Я должна была солгать, сказать, что люблю его, хотя и не любила. Но после первого мгновения радости Лео понял бы правду, догадался бы, что я лгу. Я была уверена в этом унылой, холодной уверенностью. В конце концов, почему я должна полюбить Лео сейчас, если не любила его перед уходом в армию? «...ты никогда не презирала и не отвергала меня». Но я это делала. Все это лето я отвергала его любовь, предпочитая быть правдивой — безжалостная, эгоистичная правдивость, не оставившая ему надежды. И Лео понял, он и теперь понимал — его письмо доказывало это. Теперь было слишком поздно лгать, но все-таки я должна была предложить ему эту ложь.

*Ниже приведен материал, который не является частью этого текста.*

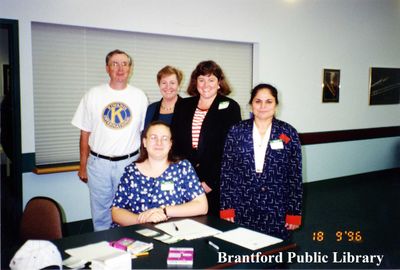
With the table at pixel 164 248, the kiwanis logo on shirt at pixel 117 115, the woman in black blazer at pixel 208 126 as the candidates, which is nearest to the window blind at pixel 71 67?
the kiwanis logo on shirt at pixel 117 115

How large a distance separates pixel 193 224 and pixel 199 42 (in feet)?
11.2

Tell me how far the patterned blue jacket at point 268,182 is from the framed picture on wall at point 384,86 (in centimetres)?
520

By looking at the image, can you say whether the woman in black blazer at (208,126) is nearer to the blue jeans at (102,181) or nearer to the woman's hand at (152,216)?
the blue jeans at (102,181)

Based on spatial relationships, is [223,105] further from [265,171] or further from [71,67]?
[71,67]

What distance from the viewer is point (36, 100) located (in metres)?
3.86

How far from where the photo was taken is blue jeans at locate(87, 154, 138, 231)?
313 centimetres

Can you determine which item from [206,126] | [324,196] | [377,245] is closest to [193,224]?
[206,126]

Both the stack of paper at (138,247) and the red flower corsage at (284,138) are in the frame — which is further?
the red flower corsage at (284,138)

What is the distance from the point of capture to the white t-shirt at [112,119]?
3115 millimetres

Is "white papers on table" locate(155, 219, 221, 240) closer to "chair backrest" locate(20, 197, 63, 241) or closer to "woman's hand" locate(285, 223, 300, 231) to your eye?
"chair backrest" locate(20, 197, 63, 241)

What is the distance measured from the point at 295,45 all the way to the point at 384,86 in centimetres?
235

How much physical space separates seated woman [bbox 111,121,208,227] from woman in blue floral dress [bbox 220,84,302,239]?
33 centimetres

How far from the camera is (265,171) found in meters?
2.40

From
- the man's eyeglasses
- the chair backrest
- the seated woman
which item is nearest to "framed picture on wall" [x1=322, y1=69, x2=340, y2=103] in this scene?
the man's eyeglasses
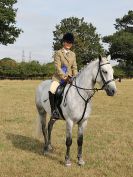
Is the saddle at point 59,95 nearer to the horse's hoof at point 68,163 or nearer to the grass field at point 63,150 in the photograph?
the horse's hoof at point 68,163

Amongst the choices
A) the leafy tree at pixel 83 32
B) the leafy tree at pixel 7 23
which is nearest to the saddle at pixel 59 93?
the leafy tree at pixel 7 23

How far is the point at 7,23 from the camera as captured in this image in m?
48.9

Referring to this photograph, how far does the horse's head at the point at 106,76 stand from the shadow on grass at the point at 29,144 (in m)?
2.22

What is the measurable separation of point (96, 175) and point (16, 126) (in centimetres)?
665

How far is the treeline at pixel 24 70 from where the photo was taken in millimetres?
64750

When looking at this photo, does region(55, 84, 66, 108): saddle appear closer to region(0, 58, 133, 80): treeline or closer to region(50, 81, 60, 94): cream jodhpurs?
region(50, 81, 60, 94): cream jodhpurs

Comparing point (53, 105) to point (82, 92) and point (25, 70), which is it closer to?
point (82, 92)

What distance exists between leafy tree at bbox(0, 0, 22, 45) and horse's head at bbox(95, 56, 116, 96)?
128 ft

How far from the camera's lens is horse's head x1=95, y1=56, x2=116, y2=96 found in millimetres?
8930

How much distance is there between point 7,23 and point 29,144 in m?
38.5

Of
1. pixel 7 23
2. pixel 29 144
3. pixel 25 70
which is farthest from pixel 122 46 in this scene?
pixel 29 144

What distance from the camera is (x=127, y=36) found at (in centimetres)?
10838

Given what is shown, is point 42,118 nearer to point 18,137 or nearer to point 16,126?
point 18,137

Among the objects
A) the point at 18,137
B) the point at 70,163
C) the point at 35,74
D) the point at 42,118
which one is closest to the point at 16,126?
the point at 18,137
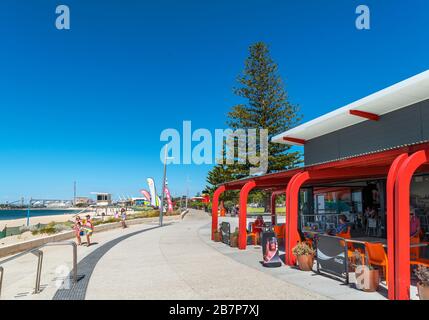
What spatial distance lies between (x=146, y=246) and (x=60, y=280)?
6663 mm

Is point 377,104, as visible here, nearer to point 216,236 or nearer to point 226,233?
point 226,233

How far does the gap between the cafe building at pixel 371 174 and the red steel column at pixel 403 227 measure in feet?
0.05

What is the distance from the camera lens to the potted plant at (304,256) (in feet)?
28.4

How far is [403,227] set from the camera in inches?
232

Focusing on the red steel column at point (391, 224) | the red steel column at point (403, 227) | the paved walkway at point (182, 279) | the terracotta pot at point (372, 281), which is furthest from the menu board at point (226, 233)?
the red steel column at point (403, 227)

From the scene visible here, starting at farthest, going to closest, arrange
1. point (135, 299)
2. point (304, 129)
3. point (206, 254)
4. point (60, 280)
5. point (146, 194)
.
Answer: point (146, 194), point (304, 129), point (206, 254), point (60, 280), point (135, 299)

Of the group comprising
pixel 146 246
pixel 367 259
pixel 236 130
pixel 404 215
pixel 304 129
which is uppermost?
pixel 236 130

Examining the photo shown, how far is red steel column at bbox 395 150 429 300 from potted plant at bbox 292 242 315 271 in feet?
9.36

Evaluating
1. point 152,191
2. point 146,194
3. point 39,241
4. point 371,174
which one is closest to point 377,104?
point 371,174

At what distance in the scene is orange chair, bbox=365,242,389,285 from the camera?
715 cm
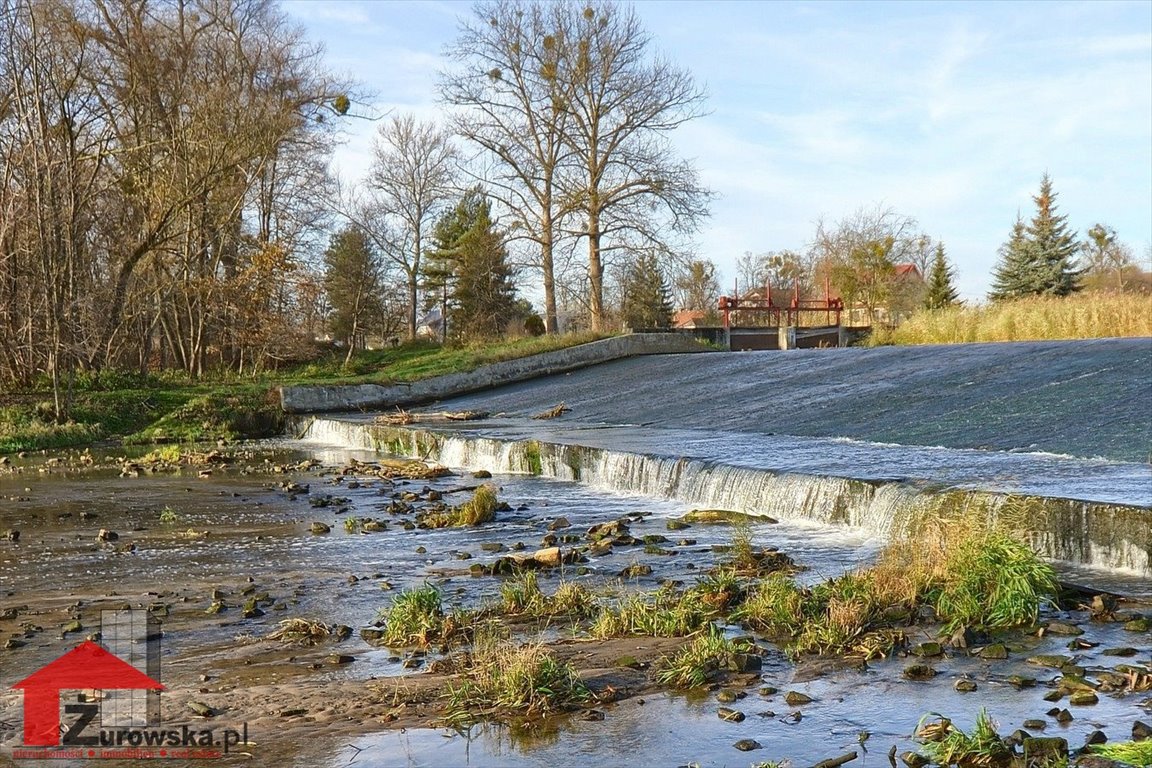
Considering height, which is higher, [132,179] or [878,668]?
[132,179]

Я безнадежно вытерла слезы, и пошла выручать свою корзину. Затем я нашла место и села, глядя поверх серого моря на Францию и пытаясь ни о чем не думать.
Но когда берег совсем приблизился, слова Лео снова заскреблись у меня в памяти: «Пожалей Зверя, пожалей Зверя...» И я жалела, жалела его, но в этом не было пользы, потому что кроме жалости я больше ничего к нему не чувствовала. Так же, как и Красавица. Вдруг я вскинула голову — нет, я ошибалась — не как Красавица. Она чувствовала только жалость до тех пор, пока не увидела Зверя умирающим! Но как только она увидела его и поняла, что теряет его, ее жалость превратилась в любовь — чудо совершилось. И если это случилось с ней, то так же случится и со мной.